GÜNCEL

CHP'nin 'Yandaş Medya' boykotuna “Milli Medya” cevabı

Ekrem İmamoğlu’na yönelik yargı sürecini görmezden gelen “yandaş medya” kuruluşlarına yönelik boykot kararına, Cumhurbaşkanlığı İletişim Başkanılığı ve RTÜK'ten eşzamanlı tepki geldi.

Cumhuriyet Halk Partisi’nin, İstanbul Büyükşehir Belediye Başkanı Ekrem İmamoğlu’na yönelik yargı sürecini görmezden gelen “yandaş medya” kuruluşlarına yönelik boykot kararına, Cumhurbaşkanlığı İletişim Başkanı Fahrettin Altun ve RTÜK Başkanı Ebubekir Şahin’den iki ay sonra eşzamanlı tepkiler geldi.

Altun’dan “Basın özgürlüğü” vurgusu

CHP’nin mart ayında ilan ettiği boykota sosyal medya üzerinden tepki gösteren Fahrettin Altun, boykotu “basın özgürlüğüne yönelik baskıcı ve ilkel bir tavır” olarak nitelendirdi. Altun, “yerli ve milli yayın politikalarıyla gerçekleri milletimize aktaran medya kuruluşları”na yönelik bu tutumu, “milletin iradesini yok sayma ve özgürlüklere ket vurma alışkanlığı” olarak tanımladı. CHP’yi bu anlayıştan vazgeçmeye çağıran Altun, “Türkiye’nin birliğe ve bütünlüğe hiç olmadığı kadar ihtiyaç duyduğu bir dönemde ayrımcılığın, nefretin ve tepeden inmeciliğin körüklenmesini” eleştirdi.

RTÜK başkanı Şahin: “Boykot aymazlıktır”

Altun’un ardından RTÜK Başkanı Ebubekir Şahin de sosyal medya hesabından benzer bir açıklama yaptı. Şahin, CHP’nin boykotunu “en hafif tabirle aymazlık” olarak tanımladı. İran-İsrail gerilimine ve bölgesel gelişmelere işaret eden Şahin, “Türkiye’nin güvenliği ve bölgedeki diplomatik dengelerin büyük sınavlardan geçtiği böyle bir dönemde bu çağrının kime ve neye hizmet ettiği belirsizdir” dedi. Şahin, paylaşımını kısa süre sonra yanıtlara kapattı.

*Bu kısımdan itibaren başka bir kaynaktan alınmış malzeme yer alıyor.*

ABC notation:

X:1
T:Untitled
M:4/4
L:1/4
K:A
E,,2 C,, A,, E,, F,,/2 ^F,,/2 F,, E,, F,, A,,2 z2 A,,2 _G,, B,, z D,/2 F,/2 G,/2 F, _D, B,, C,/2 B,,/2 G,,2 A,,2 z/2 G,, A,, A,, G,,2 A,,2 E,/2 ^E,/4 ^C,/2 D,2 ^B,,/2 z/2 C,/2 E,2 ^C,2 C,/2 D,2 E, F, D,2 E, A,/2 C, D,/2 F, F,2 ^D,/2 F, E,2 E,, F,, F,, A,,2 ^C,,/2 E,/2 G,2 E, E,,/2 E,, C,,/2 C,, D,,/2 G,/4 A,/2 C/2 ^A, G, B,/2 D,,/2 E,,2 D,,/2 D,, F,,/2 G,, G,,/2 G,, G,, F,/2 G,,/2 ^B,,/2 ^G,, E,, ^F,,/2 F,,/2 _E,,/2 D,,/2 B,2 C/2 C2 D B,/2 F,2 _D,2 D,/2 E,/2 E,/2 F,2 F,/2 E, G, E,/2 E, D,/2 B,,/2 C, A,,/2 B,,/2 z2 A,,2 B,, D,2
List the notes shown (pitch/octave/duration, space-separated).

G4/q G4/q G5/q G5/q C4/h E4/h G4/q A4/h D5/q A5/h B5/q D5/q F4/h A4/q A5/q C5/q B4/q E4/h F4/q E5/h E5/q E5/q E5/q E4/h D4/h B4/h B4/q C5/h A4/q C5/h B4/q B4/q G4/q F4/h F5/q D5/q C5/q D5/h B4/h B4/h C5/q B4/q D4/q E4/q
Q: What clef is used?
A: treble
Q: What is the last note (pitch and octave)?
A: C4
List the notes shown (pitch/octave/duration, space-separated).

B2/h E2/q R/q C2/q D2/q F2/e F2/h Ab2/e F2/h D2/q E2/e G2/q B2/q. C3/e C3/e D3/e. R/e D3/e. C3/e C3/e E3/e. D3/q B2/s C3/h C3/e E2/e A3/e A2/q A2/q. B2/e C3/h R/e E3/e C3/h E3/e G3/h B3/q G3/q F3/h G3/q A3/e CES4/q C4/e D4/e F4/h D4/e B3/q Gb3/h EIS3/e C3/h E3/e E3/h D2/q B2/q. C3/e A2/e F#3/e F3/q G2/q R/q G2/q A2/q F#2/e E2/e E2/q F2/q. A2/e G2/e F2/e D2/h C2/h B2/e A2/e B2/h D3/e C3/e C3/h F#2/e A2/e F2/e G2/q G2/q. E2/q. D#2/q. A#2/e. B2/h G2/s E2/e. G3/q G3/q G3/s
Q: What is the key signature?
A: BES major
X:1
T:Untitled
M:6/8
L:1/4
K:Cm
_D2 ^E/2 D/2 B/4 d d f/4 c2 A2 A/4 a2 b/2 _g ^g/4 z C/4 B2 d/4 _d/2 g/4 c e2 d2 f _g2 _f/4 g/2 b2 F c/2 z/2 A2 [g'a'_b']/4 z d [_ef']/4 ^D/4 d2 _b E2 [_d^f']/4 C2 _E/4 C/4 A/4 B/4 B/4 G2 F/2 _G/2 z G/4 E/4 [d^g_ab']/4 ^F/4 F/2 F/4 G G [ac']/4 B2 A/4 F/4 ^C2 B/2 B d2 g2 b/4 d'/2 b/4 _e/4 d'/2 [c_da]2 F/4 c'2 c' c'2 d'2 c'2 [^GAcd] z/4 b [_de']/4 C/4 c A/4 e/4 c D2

CHP’li Bulut: “Boykot bir haktır”

CHP Genel Başkan Yardımcısı ve Adana Milletvekili Burhanettin Bulut, Altun ve Şahin’e yine sosyal medya üzerinden yanıt verdi. Bulut, “boykot demokratik bir haktır” diyerek partisinin manipülatif ve tek sesli medya organlarına karşı aldığı tavrın ifade özgürlüğünü değil, yalan haber üretimini ve medyada tekelleşmeyi hedef aldığını vurguladı.

Bulut, “Eğer ‘milli medya’dan kasıt, kamu kaynaklarıyla finanse edilip yalnızca iktidarın çıkarlarını savunan yayıncılıksa, buna karşı çıkmak halkın haber alma hakkını savunmaktır,” dedi ve şöyle devam etti: “Bu ülkede gerçek ifade özgürlüğü ancak iktidarı ve muhalefetiyle tüm görüşlerin adil şekilde temsil edildiği bir medya düzeniyle mümkündür.”